2.1.1 MICROSTRUCTURE OF THE SHEEP WOOL

Natural Fiber from animal become one of the major sources of natural fiber application for the
production of fabrics from natural fiber. Wool and silk are examples of type of fabric that is obtained
from the natural fiber of animals. Wool is the textile fiber obtained from the hairy animals like sheep,
goat and even rabbit. Wool obtained from the sheep is the one that is widely used as it is available
and raised all round the world like Middle East, Asia, Central Europe and North America. Wool consist
of protein with a trace amount of lipids. The raw structure of the wool fibre using an optical microscope
is seen as a thin mantle (1 to 2 cells thick) of cuticle cells surrounding the inner bulk of cortical
material. For some thicker fibres (i.e. >35 µm) a central core of vacuolated medulla cells is observed
within the cortex (Vidwans, 1994). The microstructure of the wool fiber can be divided into three main
parts, which are cuticle, cortex and medulla (Hock, Ramsay, & Harris, 1941). These main parts or
the components can be further divided into more specific parts, such as: -

- Cuticle: The layer of overlapping epithelial cell’s around the wool fiber. There are three
cuticles, which are epi-cuticle, exo-cuticle and endo-cuticle.
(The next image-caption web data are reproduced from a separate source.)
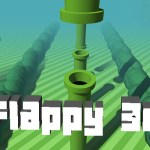 Flappy 3D – Bird's Eye View: Tips and Tricks Guide: Hints, Cheats, and Strategies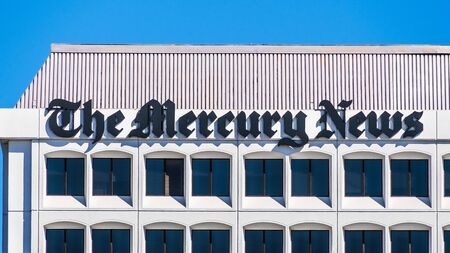 Oct 20, 2019 San Jose  CA  USA - The Mercury News logo on the facade of the newspapers headquarters; The Mercury News is a morning daily newspaper published in San Jose, Silicon Valley Redakční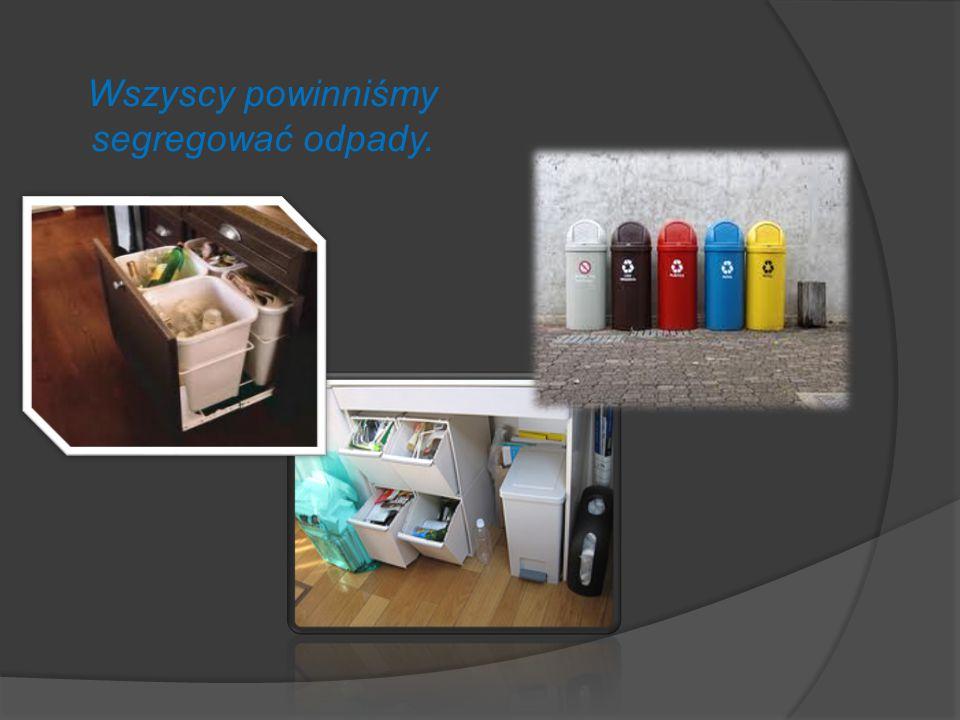 Co można zrobić z odpadami ? Odpady Składowanie Utylizacja Recykling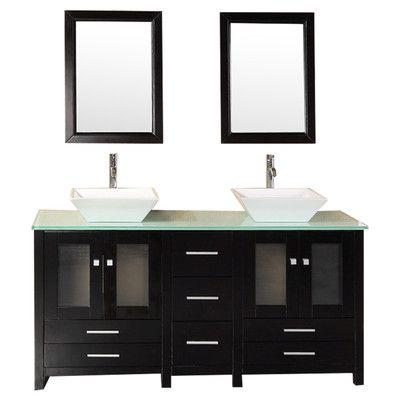 de salle de bains conception de salle de bains salles de bains double vasque lavabos arlington 61 arlington double 61 bathroom vanity set - Home Depot Salle De Bain Vanite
 Epi cuticle: The epi cuticle is the outermost layer that protect the wool fiber.
 Exo cuticle: The overlapping epithelial cells
 Endo cuticle: The intermediate linking layer, bonding the epithelial cell of the cortex
of the fiber.
- Cortex: The core of the fiber, forms about 90% of the fiber volume. It consists of uncountable
spindle shape. Cortex can be further divided into ortho and para cortex.
 Ortho cortex: Larger in size and absorb more dye than para cortex
 Para cortex: Smaller in size compared to ortho cortex.
- Medulla: Consist of hallow space running lengthwise through the centre with coarser
structure.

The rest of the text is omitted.